● **SUPPLIED PASSAGE**

- Directed by: Richard Wong
- Screenplay by: H.P. Mendoza
- Story by: H.P. Mendoza Richard Wong
- Produced by: Richard Wong Paul Kolsanoff
- Starring: Jake Moreno H.P. Mendoza L.A. Renigen Sigrid Sutter Larry Soriano Brian Raffi
- Cinematography: Richard Wong
- Edited by: Richard Wong
- Music by: H.P. Mendoza
- Production company: Greenrocksolid
- Distributed by: Roadside Attractions
- Release dates: March 21, 2006 (CAAMFest); June 22, 2007 (United States);
- Running time: 100 minutes
- Country: United States
- Language: English
- Budget: $15,000
- Box office: $41,131

= Colma: The Musical =

Colma: The Musical is a 2006 American musical independent film directed by Richard Wong and written by H.P. Mendoza. The film, which is Wong's feature directorial debut, is a coming of age story based on the lives and the relationships between three teenagers living in Colma. Colma: The Musical features 13 songs all written and produced by H.P. Mendoza.

● **PROVIDED RECORDS**
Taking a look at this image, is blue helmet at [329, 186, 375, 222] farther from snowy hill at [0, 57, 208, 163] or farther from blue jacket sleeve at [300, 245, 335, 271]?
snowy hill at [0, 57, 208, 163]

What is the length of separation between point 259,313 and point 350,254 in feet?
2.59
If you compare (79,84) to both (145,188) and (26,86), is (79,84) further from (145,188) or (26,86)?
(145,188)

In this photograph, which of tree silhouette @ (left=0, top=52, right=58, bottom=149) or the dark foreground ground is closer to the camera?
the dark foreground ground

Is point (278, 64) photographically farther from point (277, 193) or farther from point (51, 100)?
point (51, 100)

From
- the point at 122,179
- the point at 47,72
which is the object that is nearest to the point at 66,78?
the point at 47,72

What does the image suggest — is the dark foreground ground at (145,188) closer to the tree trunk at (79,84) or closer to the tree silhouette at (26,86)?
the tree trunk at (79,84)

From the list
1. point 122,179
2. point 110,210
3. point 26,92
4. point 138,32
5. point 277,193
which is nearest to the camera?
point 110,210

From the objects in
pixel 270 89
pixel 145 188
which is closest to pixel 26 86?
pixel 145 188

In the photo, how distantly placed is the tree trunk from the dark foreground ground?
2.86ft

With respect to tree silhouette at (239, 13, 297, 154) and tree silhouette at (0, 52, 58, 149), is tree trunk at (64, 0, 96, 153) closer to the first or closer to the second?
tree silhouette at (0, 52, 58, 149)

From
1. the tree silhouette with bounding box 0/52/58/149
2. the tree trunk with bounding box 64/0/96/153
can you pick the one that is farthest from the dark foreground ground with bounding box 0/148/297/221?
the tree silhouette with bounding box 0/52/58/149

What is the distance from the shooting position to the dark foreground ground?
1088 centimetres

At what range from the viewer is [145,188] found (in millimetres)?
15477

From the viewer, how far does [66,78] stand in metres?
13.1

● **DIRECTIONS**
According to the Colma: The Musical entry, how many songs does the film feature? Use only the Colma: The Musical entry, not the listing.

● **REPLY**
The film features 13 songs.